Ho capito, in sostanza, che De Mauro non è né il capro espiatorio né la predetta “antropomorfizzazione” dell’indifferenza generale verso le mie cose (Bitnick, scoperte di Lucidi e Buccola, telelinguistica, storia della psicologia, telegrafia, ecc.), ma, al contrario, è la personificazione dell’iposema. Quando egli, dinanzi ai miei scritti, “non dice niente”, non lo fa per disdegno o per disprezzo, ma liiposemizza”, cioè li prende per quello che essi oggettivamente sono: pura e semplice “scrittura”, cioè – come anche da lui stesso teorizzato nella celeberrima conferenza Tra Thamus e Theuth – una cosa morta e inerte. Questa “iposemizzazione” tecnicamente consiste nell’eliminare il “valore” delle parole, vale a dire nel desemantizzarle, nel non entrare nel loro “merito”. Alla luce di queste considerazioni il sottotitolo L’inerzia di De Mauro, per esasperazione, provocazione o forse prevaricazione, da me apposto al mio ultimo Atomo sull’iposema di Lucidi (AG 16), si attaglia al tema ben di più che nelle intenzioni lì dichiarate: la persona del De Mauro e il suo silenzio – non sdegnoso, ripeto, ma tecnico, linguistico – si rivelano esemplarmente funzionali a far comprendere l’essenza e il carattere smorto o vegetativo dell’iposema.

Approfondire ulteriormente i rapporti tra iposema e sema, significante e significato, effetto Lucidi (permutabilità di questi due stati della lingua), ecc. esulerebbe alquanto dallo scopo di questa News, che, come già anticipato, è quello di ringraziare il De Mauro del mio tardivo, epperò convintissimo, “ravvedimento” e della tacita lezione non solo di linguistica, ma anche, e forse soprattutto, di vita, di comportamento di cui gli sono debitore. Mi limiterò quindi solo ad accennare che l’iposema, di per sé inerte, ha però la mirabolante facoltà di far nascere, o rinascere, il sema nella testa del lettore.
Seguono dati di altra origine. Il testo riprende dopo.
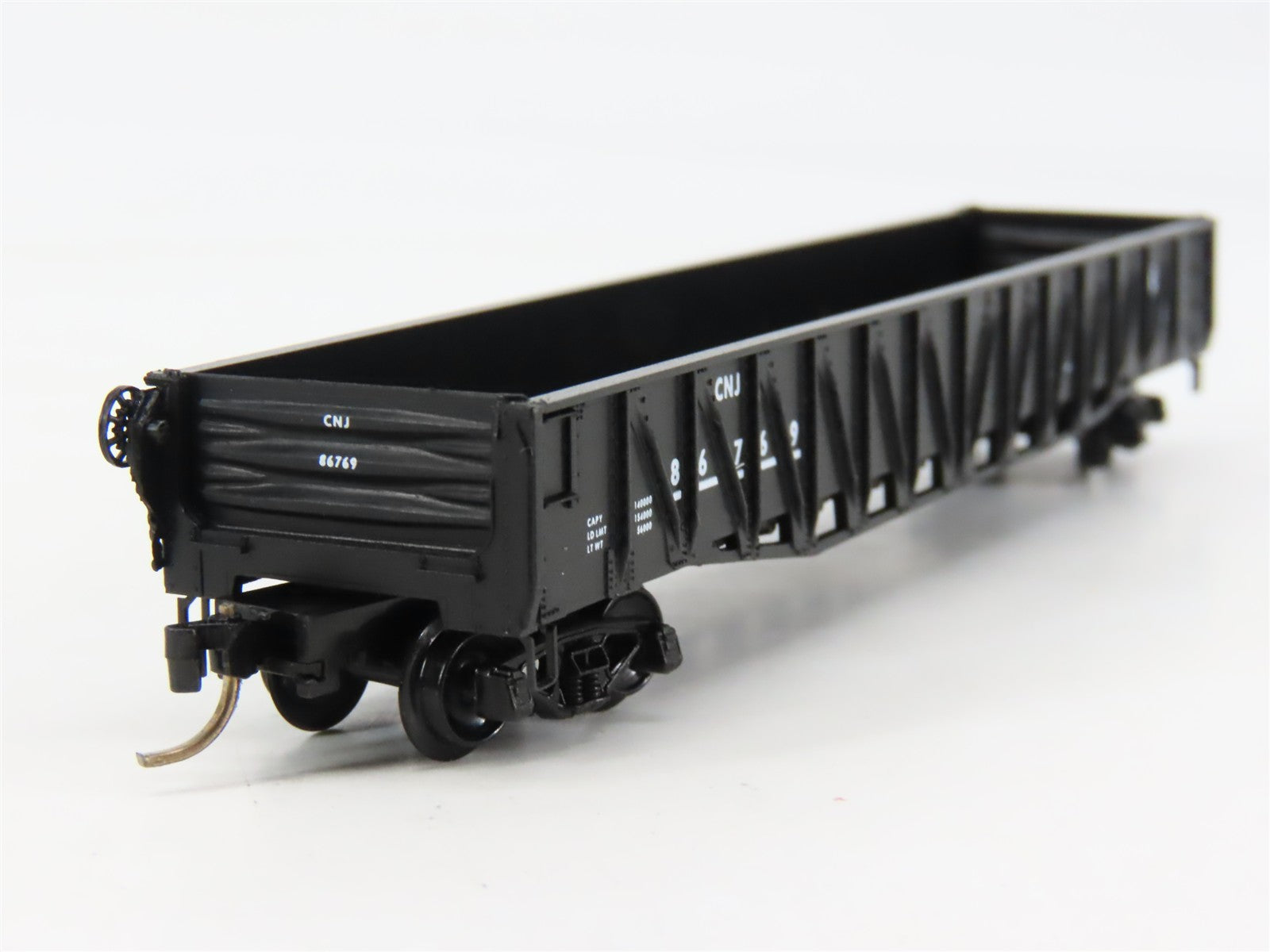 N Scale Micro-Trains 62050 CNJ Central New Jersey 50' Composite Gondola RTR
Mi pare di ricordare di aver visto, tantissimi anni fa, in tempi non sospetti, pubblicata in un quotidiano una caricatura del De Mauro raffigurato come una sfinge. Se così fosse, e se qualcuno me la favorisse, sarebbe alquanto simpatico, presumo anche per l’interessato, sostituirla alla foto di questa News.